Inspiration
Annually, a considerable quantity of agricultural yield is discarded due to various diseases. This issue disproportionately affects farmers with low-to-medium incomes, as they lack access to costly machinery and equipment necessary for accurate disease diagnosis. The emergence of advanced deep-learning models presents an opportunity to provide assistance to these vulnerable farmers.
What it does
Spore Scout is a mobile app that lets users snap or upload a photo of a plant leaf. Using an on-device AI model, the app classifies the leaf as healthy or having multiple diseases. The output includes the detected condition, a confidence score, and suggestions for the next steps.
How we built it
Frontend/UI: Built in Flutter, providing a clean, simple interface for uploading or capturing leaf images.
Model training: We used a plant disease dataset and split it into training/validation/testing sets. We fine-tuned an ResNet model in TensorFlow/Keras to distinguish between target classes.
Deployment: The trained model was exported to TensorFlow Lite and integrated into the Flutter app using the tflite_flutter plugin. This allows real-time, offline predictions directly on a mobile device.
Challenges we ran into
Implementing the in-app camera feature in Flutter was more complex than expected. Handling permissions, ensuring consistent image quality across devices, and integrating the captured image with the ML pipeline was challenging. Additionally, building both the ML pipeline and the Flutter app in a limited hackathon window pushed us to prioritize features.
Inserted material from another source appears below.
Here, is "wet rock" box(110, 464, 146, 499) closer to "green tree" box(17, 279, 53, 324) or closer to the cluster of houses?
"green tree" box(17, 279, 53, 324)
Accomplishments that we're proud of
Successfully trained and deployed an AI plant disease classifier on a mobile device.
What we learned
That simple, well-designed solutions can empower users without requiring them to understand the complexity of AI.
What's next for Spore Scout
Expand dataset to cover more crops and diseases. Add multi-label predictions for leaves showing overlapping symptoms. Provide treatment recommendations and integrate with agricultural knowledge bases. Collect user feedback and photos to continuously improve the model.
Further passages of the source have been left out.